- EXCERPT PROVIDED:
▬▬▬▬▬▬▬▬▬▬

# Neutralizing bleach?



## Wantsome99 (Nov 27, 2016)

I soaked my texas holey rocks over night in a tub of water with bleach. I rinsed the rock and put it back in the tub with new water a large dose of seachem prime. It's been soaking for 5 hours with the prime. 

The rock is porous and no matter how much I rinse I can still smell bleach so I'm hoping the prime will neutralize it. If I let it dry out will any bleach left evaporate? Or should I dry it then soak it a second time with seachem prime?

I'm nervous about using bleach. I tried cleaning some rocks with it 10 years ago and almost killed my fish.


----------



## DaveK (Jul 10, 2010)

I would soak it a second time in new water change the water and them soak it a third time. Do each soak for at least a day. I'd add prime to each water change, but no need to over do it. 

Used properly bleach is one of the safest things you can use to sterilize a tank or rocks, but you do need to make sure you get it all out. Several changes of water usually do this quite well.


----------



## Vohlk (Apr 8, 2016)

In addition to above you can add an airstone to the tub you soak the rock in it will help off-gas the bleach faster.

▬▬▬▬▬▬▬▬▬▬

- EXTRACTED ENTRIES:
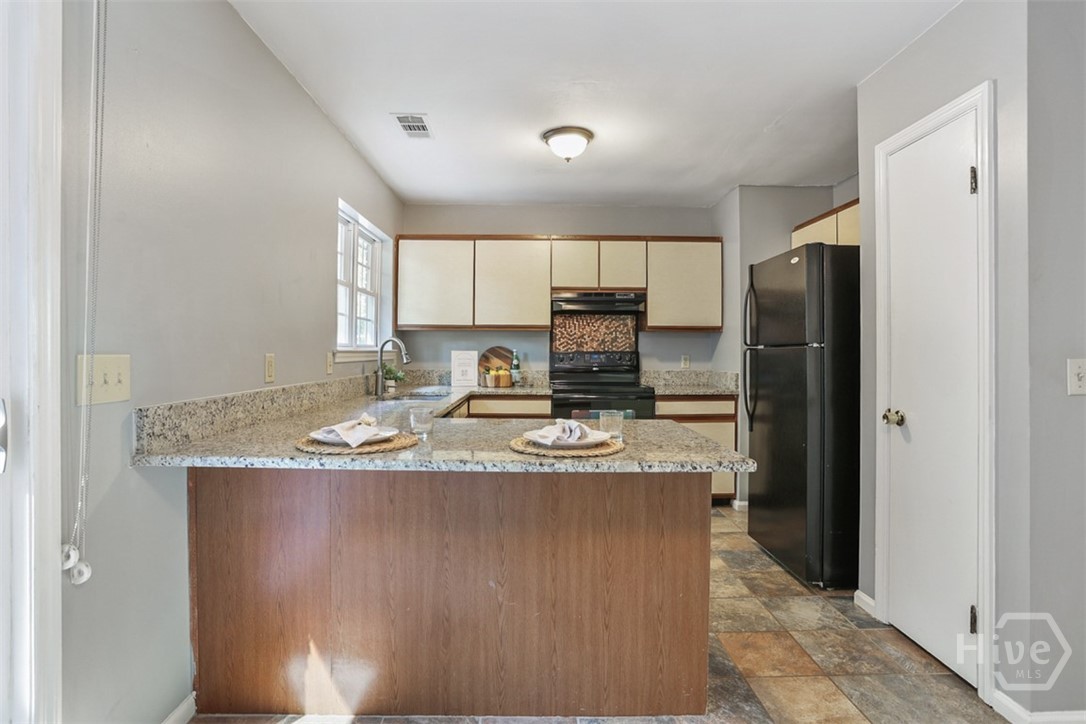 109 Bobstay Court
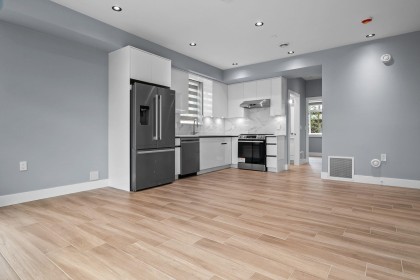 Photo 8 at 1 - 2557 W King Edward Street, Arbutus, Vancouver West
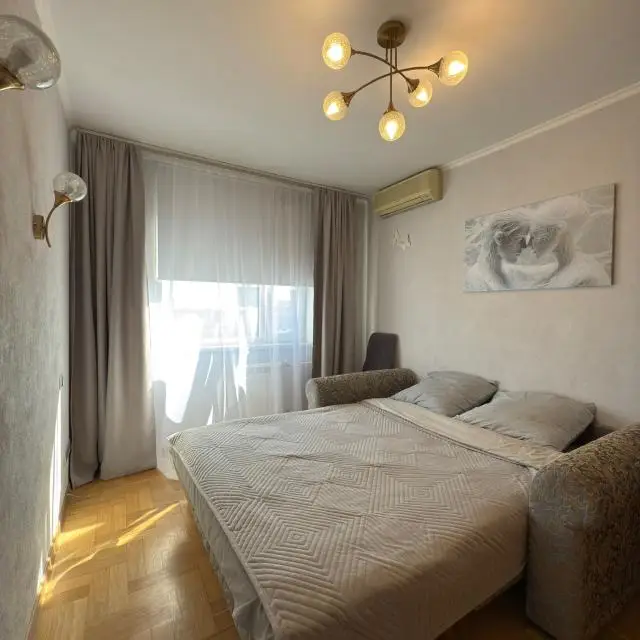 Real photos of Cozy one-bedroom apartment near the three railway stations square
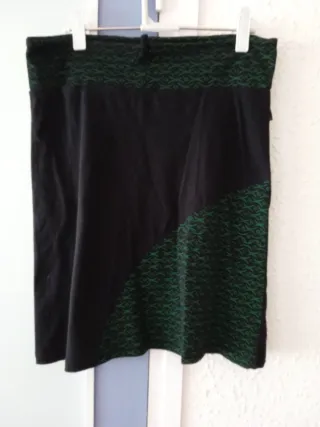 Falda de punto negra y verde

▬▬▬▬▬▬▬▬▬▬

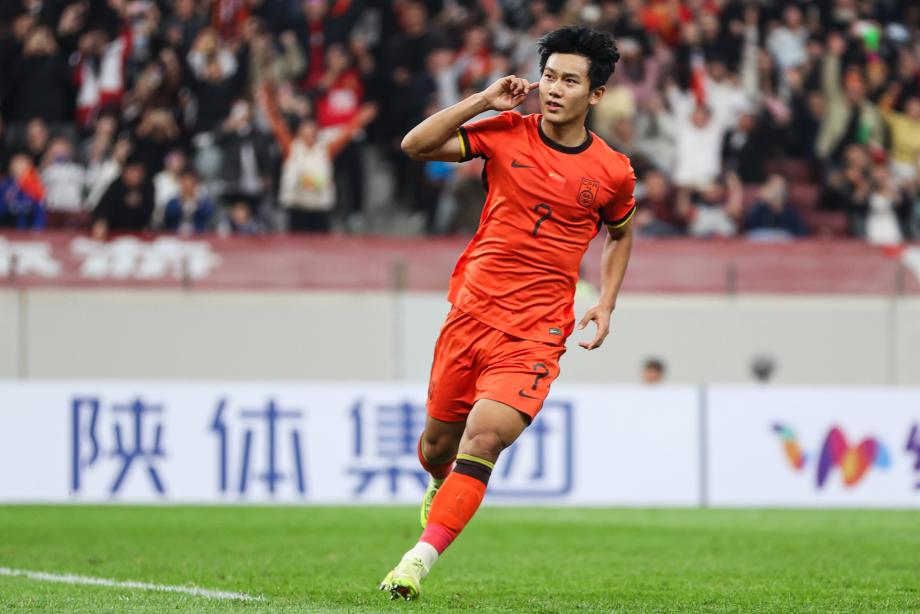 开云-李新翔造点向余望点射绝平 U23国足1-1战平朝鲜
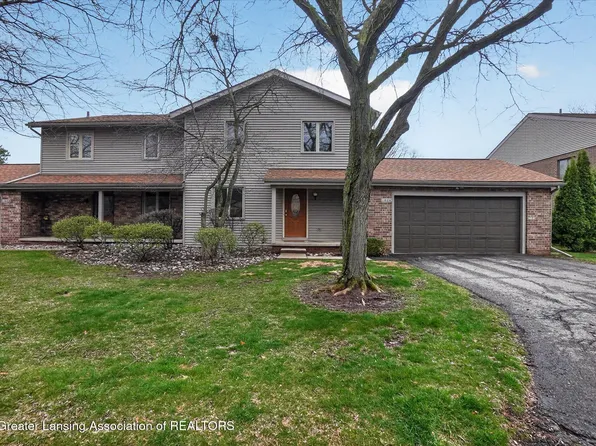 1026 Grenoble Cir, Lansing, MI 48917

▬▬▬▬▬▬▬▬▬▬

Please write out the portion of the forum thread on neutralizing bleach word for word, starting with "## DaveK (Jul" and going on through "this quite well.".

- EXERCISE RESPONSE:
## DaveK (Jul 10, 2010)

I would soak it a second time in new water change the water and them soak it a third time. Do each soak for at least a day. I'd add prime to each water change, but no need to over do it. 

Used properly bleach is one of the safest things you can use to sterilize a tank or rocks, but you do need to make sure you get it all out. Several changes of water usually do this quite well.